Task A
In the LPG market discussion, repeat the passage from "Well, I mean, I" to "the secondary market?", swapping "vessels" for "ships".
Task B
In the LPG market discussion, about how long would a buyer wait after ordering a newbuilding?

Selected excerpt

Thank you, sir. [Operator Instructions] We can now take our first question that comes from [indiscernible]. Your line is open. Please go ahead.
Thank you for the presentation so far. I was wondering if you could talk a little bit about how you see the market and from a kind of capital allocation perspective, say, for example, if you were to have more capital or if a new person wanted to enter this industry in terms of thinking about asset prices versus the current rate so he could get what are people sort of incentivized to do? Are they incentivized to buy existing vessels or order new ones? Thank you.
Thank you. Are you talking for existing LPG players or new ones?
Well, I mean, I guess, I was thinking for the market as a whole, but say, if people didn't have any vessels or if you needed new vessels, for example. I mean, obviously I appreciate the lag time with getting deliveries, new deliveries perhaps, but I guess, I wasn't asking specifically, but just a more sort of general overview as to how asset prices are trending and the returns you get on those both maybe on newbuilds and in the secondary market?
Yes, okay. So first of all, as you know, for a new entrant, this market is very difficult market because if they don't have the operational knowledge, no major charter will take their ships. So this is a very important point. But in any case, let's say that they have the operational knowledge or they can buy the operational knowledge, I guess, buying a secondhand ship makes more sense because if you buy a secondhand ship means that you buy it right now, and then you can ride the upward wave. Whereas if you order a newbuilding, you will wait for about two years and you might miss the good times as it seems, which is going to be 2018 and 2019. So if we are not in the market to buy anything, unless it's a fantastic opportunity, but if we were, we would go for more than secondhand ship.

Data shown
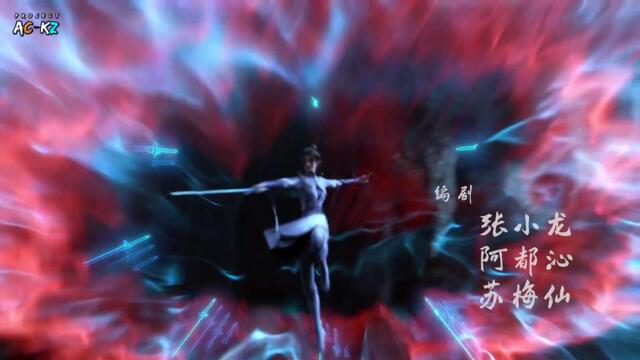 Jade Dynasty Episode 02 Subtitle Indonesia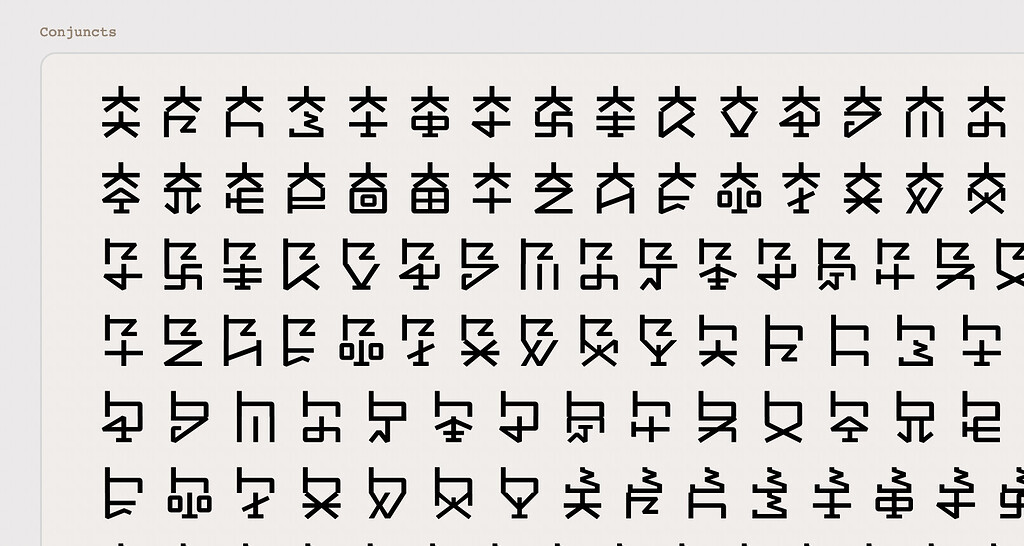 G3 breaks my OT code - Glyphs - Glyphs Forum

...

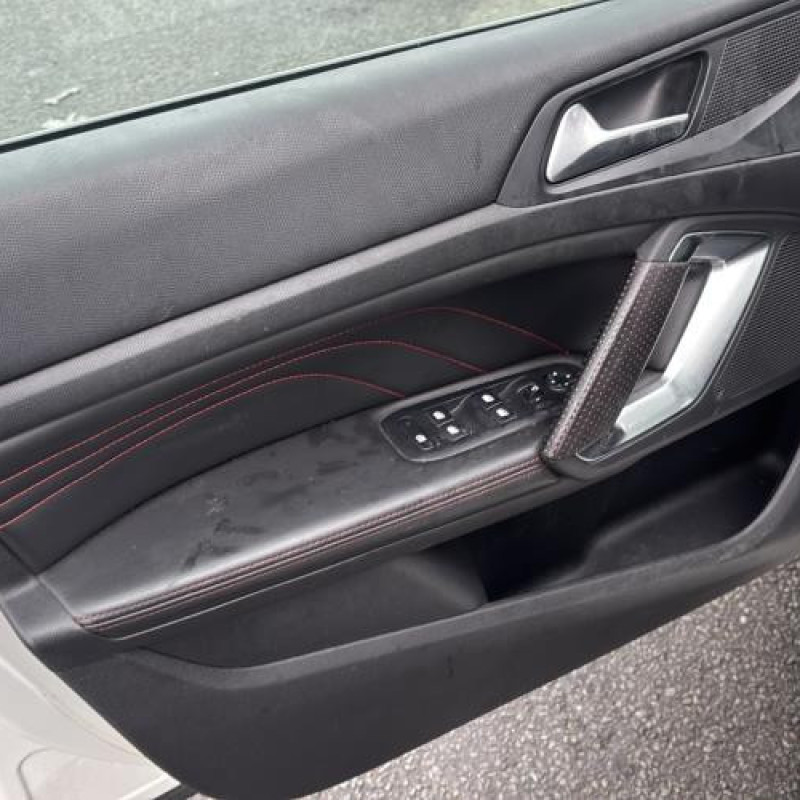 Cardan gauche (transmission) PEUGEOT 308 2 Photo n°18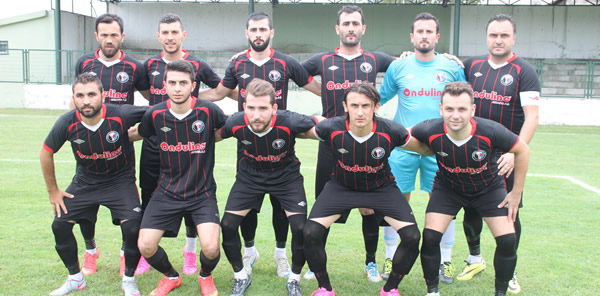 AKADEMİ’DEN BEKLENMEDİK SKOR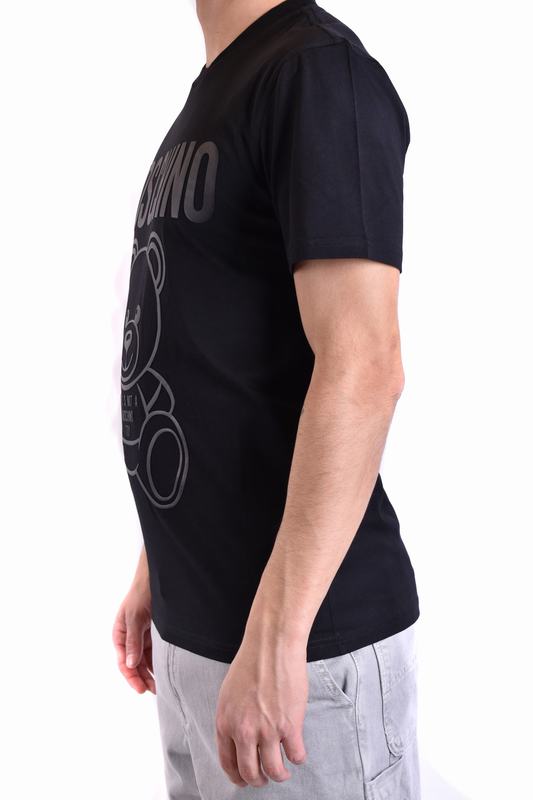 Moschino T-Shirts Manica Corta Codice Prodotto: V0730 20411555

--

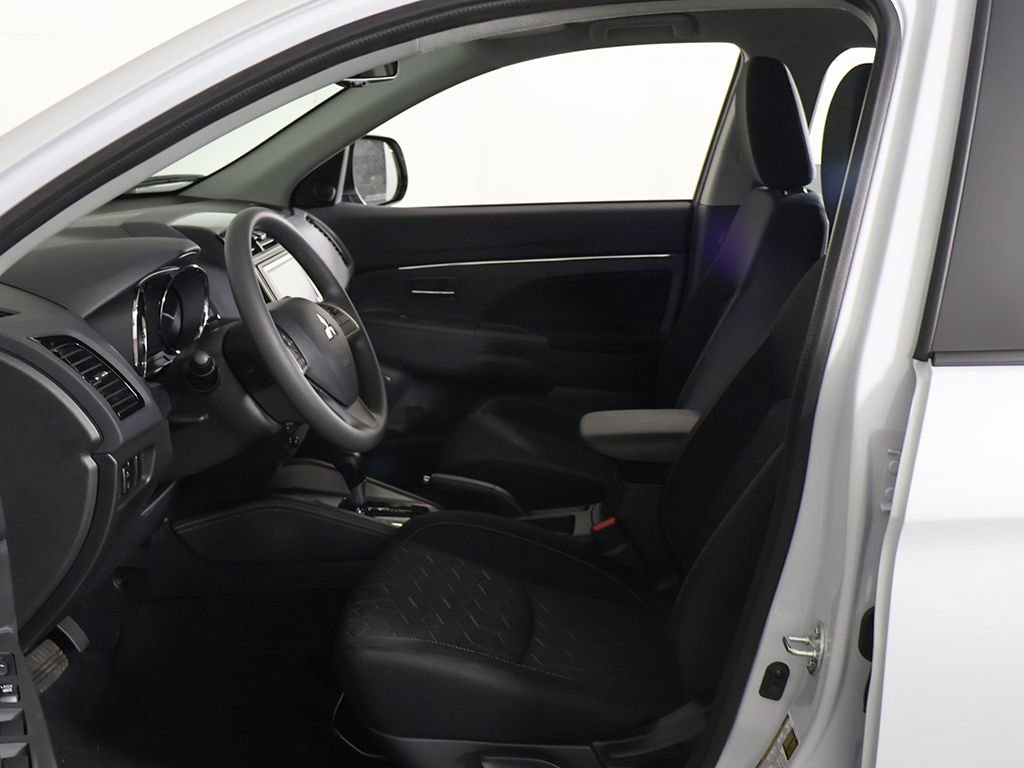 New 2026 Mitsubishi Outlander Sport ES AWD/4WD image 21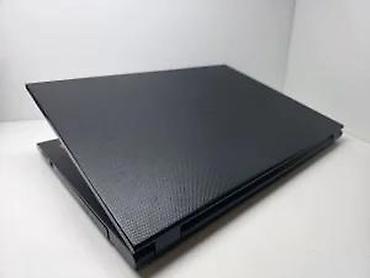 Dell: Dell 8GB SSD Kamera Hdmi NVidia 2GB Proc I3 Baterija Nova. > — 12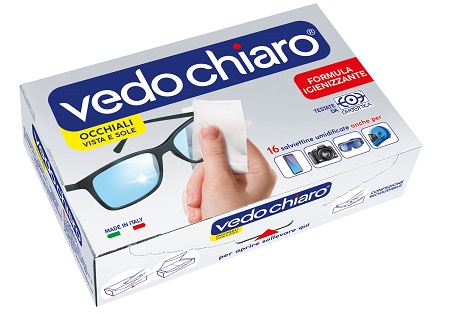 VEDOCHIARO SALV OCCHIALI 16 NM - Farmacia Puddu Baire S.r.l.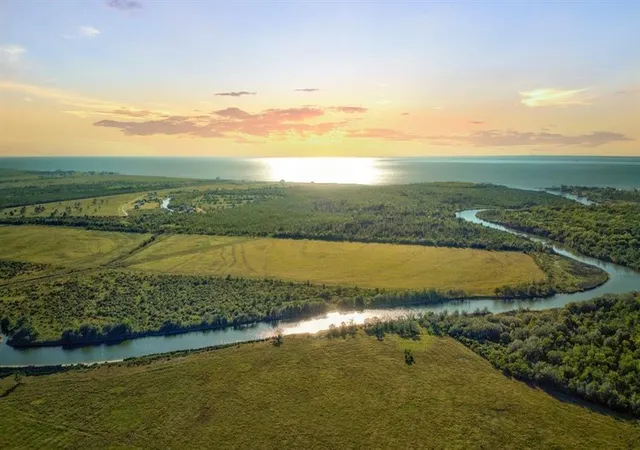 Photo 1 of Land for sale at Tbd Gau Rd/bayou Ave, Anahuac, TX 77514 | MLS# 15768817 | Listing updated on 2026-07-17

Task solution A
Well, I mean, I guess, I was thinking for the market as a whole, but say, if people didn't have any ships or if you needed new ships, for example. I mean, obviously I appreciate the lag time with getting deliveries, new deliveries perhaps, but I guess, I wasn't asking specifically, but just a more sort of general overview as to how asset prices are trending and the returns you get on those both maybe on newbuilds and in the secondary market?

Task solution B
About two years.